The FCRA also provides that furnishers of consumer information to CRAs have a duty to correct and update consumer information that the furnisher knows to be inaccurate. The act further requires that furnishers of consumer information to a CRA provide notice to the CRA if any of the reported information is disputed.

Notice must also be provided of any voluntary closure of an account by the consumer occurs, and on delinquent accounts, the month and year of the commencement of the delinquency must be specified.

For attorneys representing creditors, the provisions outlined above can serve as a guideline for what action one should take when notified of a debt dispute. Although these attorneys do not report information directly to the consumer reporting agencies, they are commonly the first persons contacted by the consumers when the consumers wish to dispute the existence of a debt, a payment history, or the amount owed.

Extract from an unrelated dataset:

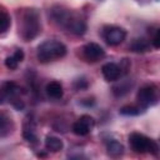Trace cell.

Attorneys are even more likely to be contacted in situations where a furnisher of consumer information to collect a debt, foreclose on the consumer's property or otherwise protect the client's interest in a property or debt has retained the attorney.

Appropriate steps

Upon proper notification of a debt dispute by a consumer, the attorney should look to Section 1681(s-2)(a) to ensure that his actions – from the initial to receipt of the notification of the debt dispute through the ultimate determination of the validity of the dispute – do not expose his client to potential FCRA liability.

As counsel to the consumer report furnisher, the attorney must advise his client of the dispute in a timely manner in order to avoid the client's reporting disputed information to a CRA or the client's failure to adhere to Section 1681(s-2)(a) timeframes.

Further, it is not uncommon for the attorney's representational duties to include being responsible for investigating and advising on the validity of the disputes. The attorney's ultimate opinion on the validity of the dispute, therefore, may be the most persuasive factor in the consumer report furnisher's final determination.

This decision will result in reporting the information to a consumer reporting agency as disputed, investigating the disputed information further or declaring the dispute invalid.

Attorneys who represent their clients in this capacity must investigate any dispute with all available diligence. Once a final determination is made on the validity of the debt dispute, the attorney is often not in a position to ensure that his client provides the appropriate notices required by the act.

However, the thorough analysis of the debt dispute and the subsequent communication of said analysis to the client is critical to the lender's determination of what notices are required.

Although most attorneys who represent creditors do not have control over what their clients ultimately report to consumer reporting agencies, they are the first line of defense against their clients reporting of inaccurate or disputed information to a CRA. Therefore, an attorney's in-depth understanding of what is required of his client by the FCRA is vital for effective representation.